Start of Extracted entries

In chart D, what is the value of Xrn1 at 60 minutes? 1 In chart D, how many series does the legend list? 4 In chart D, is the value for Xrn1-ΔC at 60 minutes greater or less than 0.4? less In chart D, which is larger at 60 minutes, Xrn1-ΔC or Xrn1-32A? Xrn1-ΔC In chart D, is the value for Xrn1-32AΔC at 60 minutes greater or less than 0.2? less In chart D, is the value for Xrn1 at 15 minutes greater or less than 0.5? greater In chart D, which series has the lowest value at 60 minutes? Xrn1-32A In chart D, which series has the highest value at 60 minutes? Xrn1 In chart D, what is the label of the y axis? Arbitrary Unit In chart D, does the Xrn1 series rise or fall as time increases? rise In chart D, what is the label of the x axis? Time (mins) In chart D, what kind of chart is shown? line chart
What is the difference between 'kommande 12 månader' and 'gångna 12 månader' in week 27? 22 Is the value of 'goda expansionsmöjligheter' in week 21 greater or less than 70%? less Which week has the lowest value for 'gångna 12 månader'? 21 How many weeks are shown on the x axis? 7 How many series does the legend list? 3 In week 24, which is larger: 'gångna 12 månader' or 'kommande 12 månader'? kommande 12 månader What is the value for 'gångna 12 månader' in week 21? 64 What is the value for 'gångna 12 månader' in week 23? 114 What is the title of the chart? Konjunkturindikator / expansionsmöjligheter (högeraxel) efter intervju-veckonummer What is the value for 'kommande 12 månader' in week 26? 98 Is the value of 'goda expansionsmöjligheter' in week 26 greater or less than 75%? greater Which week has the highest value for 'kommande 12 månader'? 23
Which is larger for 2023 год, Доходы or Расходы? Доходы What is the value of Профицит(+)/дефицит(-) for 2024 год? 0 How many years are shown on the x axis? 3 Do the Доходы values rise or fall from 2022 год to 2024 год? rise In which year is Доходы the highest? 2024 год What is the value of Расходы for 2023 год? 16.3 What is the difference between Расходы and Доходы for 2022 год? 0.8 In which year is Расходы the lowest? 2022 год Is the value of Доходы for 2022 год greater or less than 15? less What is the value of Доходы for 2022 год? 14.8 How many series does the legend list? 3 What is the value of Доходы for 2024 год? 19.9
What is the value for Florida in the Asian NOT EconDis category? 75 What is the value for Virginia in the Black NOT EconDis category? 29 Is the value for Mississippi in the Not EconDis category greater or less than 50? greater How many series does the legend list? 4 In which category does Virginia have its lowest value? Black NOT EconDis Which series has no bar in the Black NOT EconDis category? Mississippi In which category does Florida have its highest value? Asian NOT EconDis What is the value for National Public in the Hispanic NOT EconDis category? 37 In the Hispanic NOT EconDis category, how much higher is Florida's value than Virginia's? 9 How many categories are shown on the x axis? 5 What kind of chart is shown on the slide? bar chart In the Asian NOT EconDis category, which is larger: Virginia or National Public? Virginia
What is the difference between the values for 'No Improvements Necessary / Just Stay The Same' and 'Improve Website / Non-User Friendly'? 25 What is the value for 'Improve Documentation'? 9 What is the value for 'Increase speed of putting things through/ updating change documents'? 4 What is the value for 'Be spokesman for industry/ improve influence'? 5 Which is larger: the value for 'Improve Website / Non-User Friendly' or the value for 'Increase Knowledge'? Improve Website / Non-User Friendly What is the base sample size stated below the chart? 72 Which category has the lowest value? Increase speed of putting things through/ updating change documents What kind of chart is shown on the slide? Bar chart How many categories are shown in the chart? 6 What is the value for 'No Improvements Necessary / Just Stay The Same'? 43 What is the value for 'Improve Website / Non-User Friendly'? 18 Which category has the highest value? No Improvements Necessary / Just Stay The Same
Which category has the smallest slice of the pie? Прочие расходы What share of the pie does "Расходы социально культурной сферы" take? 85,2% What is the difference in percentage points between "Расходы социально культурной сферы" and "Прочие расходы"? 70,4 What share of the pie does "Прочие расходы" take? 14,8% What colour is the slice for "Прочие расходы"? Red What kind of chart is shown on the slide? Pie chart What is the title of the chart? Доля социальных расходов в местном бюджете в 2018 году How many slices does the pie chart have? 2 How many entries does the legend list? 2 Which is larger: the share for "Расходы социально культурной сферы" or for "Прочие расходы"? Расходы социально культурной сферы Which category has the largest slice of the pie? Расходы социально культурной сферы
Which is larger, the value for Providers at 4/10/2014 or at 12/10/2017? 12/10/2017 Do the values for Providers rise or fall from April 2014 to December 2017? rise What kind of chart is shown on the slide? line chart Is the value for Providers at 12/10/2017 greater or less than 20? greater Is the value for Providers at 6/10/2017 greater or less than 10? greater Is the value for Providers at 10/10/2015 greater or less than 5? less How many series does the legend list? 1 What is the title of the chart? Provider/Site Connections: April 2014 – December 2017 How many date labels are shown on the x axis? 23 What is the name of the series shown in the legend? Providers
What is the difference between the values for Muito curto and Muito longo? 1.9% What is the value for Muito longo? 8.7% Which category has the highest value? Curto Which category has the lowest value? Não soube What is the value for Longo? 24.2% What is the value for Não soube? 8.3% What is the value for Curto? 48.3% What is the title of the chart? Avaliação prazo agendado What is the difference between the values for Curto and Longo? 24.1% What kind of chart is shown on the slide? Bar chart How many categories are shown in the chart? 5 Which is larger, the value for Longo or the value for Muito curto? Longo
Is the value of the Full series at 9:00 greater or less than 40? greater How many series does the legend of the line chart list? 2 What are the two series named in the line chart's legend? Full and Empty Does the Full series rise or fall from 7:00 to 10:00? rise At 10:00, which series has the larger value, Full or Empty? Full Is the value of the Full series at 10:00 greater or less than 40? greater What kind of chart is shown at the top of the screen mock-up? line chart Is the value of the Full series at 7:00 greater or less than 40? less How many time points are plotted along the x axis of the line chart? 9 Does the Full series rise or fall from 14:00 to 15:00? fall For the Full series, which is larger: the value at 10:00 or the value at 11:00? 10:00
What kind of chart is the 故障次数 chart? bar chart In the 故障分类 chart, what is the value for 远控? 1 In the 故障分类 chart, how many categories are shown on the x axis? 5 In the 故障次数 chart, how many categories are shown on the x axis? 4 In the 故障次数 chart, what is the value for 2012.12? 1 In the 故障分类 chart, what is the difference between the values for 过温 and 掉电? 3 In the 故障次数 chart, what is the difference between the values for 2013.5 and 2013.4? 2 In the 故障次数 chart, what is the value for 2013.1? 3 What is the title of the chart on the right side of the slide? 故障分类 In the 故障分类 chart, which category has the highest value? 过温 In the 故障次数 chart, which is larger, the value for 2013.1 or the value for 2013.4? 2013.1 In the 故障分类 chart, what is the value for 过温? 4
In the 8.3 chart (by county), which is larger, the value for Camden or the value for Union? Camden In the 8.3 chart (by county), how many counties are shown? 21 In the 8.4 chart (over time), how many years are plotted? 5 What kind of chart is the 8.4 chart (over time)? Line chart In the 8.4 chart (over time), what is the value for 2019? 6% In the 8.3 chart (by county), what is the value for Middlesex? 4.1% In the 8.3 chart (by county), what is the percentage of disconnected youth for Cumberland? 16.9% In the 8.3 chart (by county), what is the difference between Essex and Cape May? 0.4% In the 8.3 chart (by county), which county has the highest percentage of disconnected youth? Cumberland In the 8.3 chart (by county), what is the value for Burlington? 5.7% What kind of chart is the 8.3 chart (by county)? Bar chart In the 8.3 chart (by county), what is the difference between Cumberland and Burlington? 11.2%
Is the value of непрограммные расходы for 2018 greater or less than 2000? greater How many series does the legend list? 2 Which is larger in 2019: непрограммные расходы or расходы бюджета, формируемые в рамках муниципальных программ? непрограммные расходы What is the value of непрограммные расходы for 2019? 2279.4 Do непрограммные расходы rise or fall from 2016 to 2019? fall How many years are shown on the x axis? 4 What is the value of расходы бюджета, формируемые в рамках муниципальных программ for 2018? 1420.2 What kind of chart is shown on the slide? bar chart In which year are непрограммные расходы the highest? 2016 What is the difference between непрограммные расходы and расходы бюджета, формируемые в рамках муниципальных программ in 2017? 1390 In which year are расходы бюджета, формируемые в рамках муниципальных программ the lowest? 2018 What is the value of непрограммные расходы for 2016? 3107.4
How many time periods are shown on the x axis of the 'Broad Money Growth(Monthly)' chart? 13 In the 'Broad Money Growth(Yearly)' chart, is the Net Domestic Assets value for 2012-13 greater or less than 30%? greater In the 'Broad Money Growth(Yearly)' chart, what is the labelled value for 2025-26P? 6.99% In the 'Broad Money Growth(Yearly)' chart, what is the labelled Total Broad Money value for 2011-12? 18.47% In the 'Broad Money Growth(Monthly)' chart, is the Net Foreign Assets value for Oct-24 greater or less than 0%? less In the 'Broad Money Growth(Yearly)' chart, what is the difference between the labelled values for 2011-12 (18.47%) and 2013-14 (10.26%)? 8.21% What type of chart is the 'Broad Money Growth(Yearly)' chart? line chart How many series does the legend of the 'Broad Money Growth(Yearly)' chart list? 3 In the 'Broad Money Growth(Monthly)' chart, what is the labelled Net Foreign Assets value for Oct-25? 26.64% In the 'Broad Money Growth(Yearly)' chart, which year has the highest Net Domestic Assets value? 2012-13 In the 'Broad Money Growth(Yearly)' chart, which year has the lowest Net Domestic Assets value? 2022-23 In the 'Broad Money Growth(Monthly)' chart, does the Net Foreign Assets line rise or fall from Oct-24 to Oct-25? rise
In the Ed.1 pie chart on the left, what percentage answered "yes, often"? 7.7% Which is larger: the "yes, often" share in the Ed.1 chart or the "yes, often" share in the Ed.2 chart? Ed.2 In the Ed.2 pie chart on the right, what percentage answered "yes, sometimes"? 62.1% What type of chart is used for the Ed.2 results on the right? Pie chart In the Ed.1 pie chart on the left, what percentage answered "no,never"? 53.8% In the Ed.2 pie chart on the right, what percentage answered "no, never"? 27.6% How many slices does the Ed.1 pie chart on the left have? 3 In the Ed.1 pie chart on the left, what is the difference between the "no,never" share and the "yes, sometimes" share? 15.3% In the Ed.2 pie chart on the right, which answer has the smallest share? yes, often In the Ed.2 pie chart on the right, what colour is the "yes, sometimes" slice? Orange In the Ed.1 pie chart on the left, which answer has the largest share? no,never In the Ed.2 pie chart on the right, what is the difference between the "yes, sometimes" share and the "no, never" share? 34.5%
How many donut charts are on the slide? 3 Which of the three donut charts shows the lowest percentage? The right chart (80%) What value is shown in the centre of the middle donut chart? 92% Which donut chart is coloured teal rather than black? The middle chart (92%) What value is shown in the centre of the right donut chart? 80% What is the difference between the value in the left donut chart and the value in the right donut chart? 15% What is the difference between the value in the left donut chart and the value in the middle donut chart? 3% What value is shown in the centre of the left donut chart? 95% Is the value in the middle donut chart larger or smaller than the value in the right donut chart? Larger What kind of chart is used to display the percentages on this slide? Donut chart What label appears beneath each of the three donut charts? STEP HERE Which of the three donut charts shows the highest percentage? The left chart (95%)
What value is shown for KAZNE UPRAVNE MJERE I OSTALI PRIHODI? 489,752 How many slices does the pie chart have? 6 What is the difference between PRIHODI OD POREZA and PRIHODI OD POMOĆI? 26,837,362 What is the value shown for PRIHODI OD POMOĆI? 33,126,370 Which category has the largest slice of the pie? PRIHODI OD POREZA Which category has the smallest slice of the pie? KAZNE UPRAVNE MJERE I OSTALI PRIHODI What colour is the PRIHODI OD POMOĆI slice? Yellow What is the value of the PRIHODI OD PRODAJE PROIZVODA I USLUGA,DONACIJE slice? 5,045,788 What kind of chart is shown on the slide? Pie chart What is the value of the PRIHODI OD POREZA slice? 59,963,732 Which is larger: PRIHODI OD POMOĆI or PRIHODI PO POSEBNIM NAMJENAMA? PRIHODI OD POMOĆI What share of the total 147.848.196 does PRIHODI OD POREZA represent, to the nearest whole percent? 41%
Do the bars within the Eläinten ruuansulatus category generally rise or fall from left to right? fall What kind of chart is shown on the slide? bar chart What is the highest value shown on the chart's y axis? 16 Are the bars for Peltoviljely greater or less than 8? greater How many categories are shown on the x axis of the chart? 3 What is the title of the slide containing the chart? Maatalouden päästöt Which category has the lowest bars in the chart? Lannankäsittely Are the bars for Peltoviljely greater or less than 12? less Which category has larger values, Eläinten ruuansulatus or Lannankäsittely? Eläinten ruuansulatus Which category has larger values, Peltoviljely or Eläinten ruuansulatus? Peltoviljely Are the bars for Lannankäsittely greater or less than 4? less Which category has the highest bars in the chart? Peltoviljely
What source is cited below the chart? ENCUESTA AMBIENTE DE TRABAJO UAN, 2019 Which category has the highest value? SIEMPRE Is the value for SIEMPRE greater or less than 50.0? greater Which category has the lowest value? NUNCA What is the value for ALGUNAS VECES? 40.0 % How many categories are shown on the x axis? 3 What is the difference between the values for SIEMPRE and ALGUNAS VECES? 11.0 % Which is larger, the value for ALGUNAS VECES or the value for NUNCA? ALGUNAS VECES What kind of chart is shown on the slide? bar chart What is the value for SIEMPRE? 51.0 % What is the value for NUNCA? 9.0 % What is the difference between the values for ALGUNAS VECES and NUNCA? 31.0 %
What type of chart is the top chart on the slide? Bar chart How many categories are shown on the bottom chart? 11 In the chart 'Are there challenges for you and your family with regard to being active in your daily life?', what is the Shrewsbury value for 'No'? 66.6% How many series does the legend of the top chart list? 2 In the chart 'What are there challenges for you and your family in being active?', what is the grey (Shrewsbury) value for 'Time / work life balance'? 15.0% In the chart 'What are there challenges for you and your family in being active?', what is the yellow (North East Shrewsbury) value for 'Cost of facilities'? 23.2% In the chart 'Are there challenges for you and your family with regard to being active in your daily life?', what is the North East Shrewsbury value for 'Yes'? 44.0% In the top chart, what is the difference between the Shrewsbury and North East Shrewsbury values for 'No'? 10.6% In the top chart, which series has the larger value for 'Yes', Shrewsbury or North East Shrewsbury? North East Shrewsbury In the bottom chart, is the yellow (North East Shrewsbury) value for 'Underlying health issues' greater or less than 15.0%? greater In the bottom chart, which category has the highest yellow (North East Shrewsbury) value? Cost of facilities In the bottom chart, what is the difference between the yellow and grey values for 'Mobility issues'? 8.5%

End of Extracted entries

Task objective: Rewrite the material as a numbered list, starting at its first line and stopping after the line that contains "What is the difference between 'kommande". Leave out any blank lines.

Exercise answer:
1. In chart D, what is the value of Xrn1 at 60 minutes? 1 In chart D, how many series does the legend list? 4 In chart D, is the value for Xrn1-ΔC at 60 minutes greater or less than 0.4? less In chart D, which is larger at 60 minutes, Xrn1-ΔC or Xrn1-32A? Xrn1-ΔC In chart D, is the value for Xrn1-32AΔC at 60 minutes greater or less than 0.2? less In chart D, is the value for Xrn1 at 15 minutes greater or less than 0.5? greater In chart D, which series has the lowest value at 60 minutes? Xrn1-32A In chart D, which series has the highest value at 60 minutes? Xrn1 In chart D, what is the label of the y axis? Arbitrary Unit In chart D, does the Xrn1 series rise or fall as time increases? rise In chart D, what is the label of the x axis? Time (mins) In chart D, what kind of chart is shown? line chart
2. What is the difference between 'kommande 12 månader' and 'gångna 12 månader' in week 27? 22 Is the value of 'goda expansionsmöjligheter' in week 21 greater or less than 70%? less Which week has the lowest value for 'gångna 12 månader'? 21 How many weeks are shown on the x axis? 7 How many series does the legend list? 3 In week 24, which is larger: 'gångna 12 månader' or 'kommande 12 månader'? kommande 12 månader What is the value for 'gångna 12 månader' in week 21? 64 What is the value for 'gångna 12 månader' in week 23? 114 What is the title of the chart? Konjunkturindikator / expansionsmöjligheter (högeraxel) efter intervju-veckonummer What is the value for 'kommande 12 månader' in week 26? 98 Is the value of 'goda expansionsmöjligheter' in week 26 greater or less than 75%? greater Which week has the highest value for 'kommande 12 månader'? 23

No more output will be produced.